My grip on the wicker basket handle tightened as I stared at this representative of a virtual stranger. Although I'd written in late March to inform her of Father's death, I hadn't expected to receive an answer so soon - and certainly not in this manner.
I reluctantly took the card and stood fingering it.
"Which Alcott are you?" I asked, temporizing.
"Actually neither, yet," he said with a disarming smile. “The first Alcott is my father, the second my uncle. If I could give you the letter...."
He was expecting to be invited in. I still hesitated.
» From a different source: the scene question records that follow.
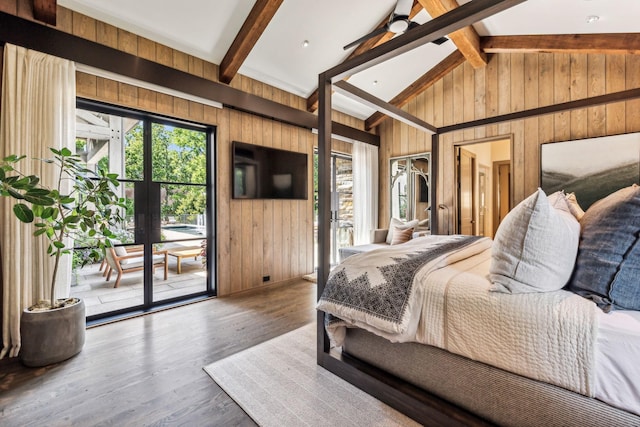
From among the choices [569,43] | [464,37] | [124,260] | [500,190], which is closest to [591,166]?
[569,43]

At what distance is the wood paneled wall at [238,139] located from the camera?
272 cm

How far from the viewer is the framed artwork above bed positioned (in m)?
3.29

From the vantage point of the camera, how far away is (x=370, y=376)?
5.68ft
It was as if Father were standing at my shoulder, and he would not have welcomed him.
He'd never forgiven my English grandfather for deserting the family when Father was a child. Obviously his feelings had spilled over to Grandfather's family. Why else had he hidden Aunt Elizabeth's letter from me? I'd only learned of it, and of my great aunt, when I'd gone through Father's papers after his death.
Mr. Alcott was studying me.
"If another time would be more convenient.... I've taken a room in the boarding house."
But Father was no longer here.
"No, now will be fine. Please come in."